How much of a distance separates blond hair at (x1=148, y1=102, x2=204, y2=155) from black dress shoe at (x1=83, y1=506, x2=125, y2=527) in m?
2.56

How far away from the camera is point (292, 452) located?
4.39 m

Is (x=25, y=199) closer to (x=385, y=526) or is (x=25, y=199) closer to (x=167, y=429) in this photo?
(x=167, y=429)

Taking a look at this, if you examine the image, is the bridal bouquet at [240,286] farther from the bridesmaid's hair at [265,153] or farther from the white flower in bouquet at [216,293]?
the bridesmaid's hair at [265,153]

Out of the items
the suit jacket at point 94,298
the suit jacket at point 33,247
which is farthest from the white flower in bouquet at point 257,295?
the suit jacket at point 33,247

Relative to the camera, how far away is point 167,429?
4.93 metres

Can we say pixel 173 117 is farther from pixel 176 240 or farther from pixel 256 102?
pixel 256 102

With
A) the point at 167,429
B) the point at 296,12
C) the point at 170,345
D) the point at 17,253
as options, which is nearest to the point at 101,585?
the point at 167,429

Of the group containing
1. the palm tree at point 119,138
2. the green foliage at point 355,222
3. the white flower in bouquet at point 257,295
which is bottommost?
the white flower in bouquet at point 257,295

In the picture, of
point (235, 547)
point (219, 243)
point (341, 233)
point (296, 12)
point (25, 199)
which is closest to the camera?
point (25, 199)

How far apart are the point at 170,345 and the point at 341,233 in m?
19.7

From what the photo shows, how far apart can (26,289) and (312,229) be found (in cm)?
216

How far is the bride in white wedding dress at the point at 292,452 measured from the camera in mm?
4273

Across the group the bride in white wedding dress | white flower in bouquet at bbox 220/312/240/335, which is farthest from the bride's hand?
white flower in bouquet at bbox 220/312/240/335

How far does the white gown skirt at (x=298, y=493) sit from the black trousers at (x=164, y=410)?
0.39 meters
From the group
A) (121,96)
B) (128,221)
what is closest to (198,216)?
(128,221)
○ ○ ○
* **WRITTEN EXERCISE**: Repeat word for word each line from the one with "Taking a look" to the end of the records above, inclusive.

* **RESPONSE FOR THIS EXERCISE**:
Taking a look at this, if you examine the image, is the bridal bouquet at [240,286] farther from the bridesmaid's hair at [265,153] or farther from the white flower in bouquet at [216,293]?
the bridesmaid's hair at [265,153]

Out of the items
the suit jacket at point 94,298
the suit jacket at point 33,247
which is farthest from the white flower in bouquet at point 257,295?
the suit jacket at point 33,247

Relative to the camera, how far away is point 167,429?
4.93 metres

Can we say pixel 173 117 is farther from pixel 176 240 or farther from pixel 256 102?
pixel 256 102

With
A) the point at 167,429
B) the point at 296,12
C) the point at 170,345
D) the point at 17,253
as options, which is nearest to the point at 101,585?
the point at 167,429

Of the group containing
1. the palm tree at point 119,138
2. the green foliage at point 355,222
3. the white flower in bouquet at point 257,295
which is bottommost?
the white flower in bouquet at point 257,295

In the picture, of
point (235, 547)
point (219, 243)
point (341, 233)
point (296, 12)
point (25, 199)
which is closest to the camera?
point (25, 199)

How far apart are the point at 170,345 and the point at 341,233 in m?
19.7

From what the photo shows, how far apart can (26,289) and (312,229) be found (in cm)?
216

How far is the bride in white wedding dress at the point at 292,452 measured from the camera in mm?
4273

Across the group the bride in white wedding dress | white flower in bouquet at bbox 220/312/240/335, which is farthest from the bride's hand?
white flower in bouquet at bbox 220/312/240/335

How far does the white gown skirt at (x=298, y=493) sit from the black trousers at (x=164, y=410)?
0.39 meters
From the group
A) (121,96)
B) (128,221)
what is closest to (198,216)?
(128,221)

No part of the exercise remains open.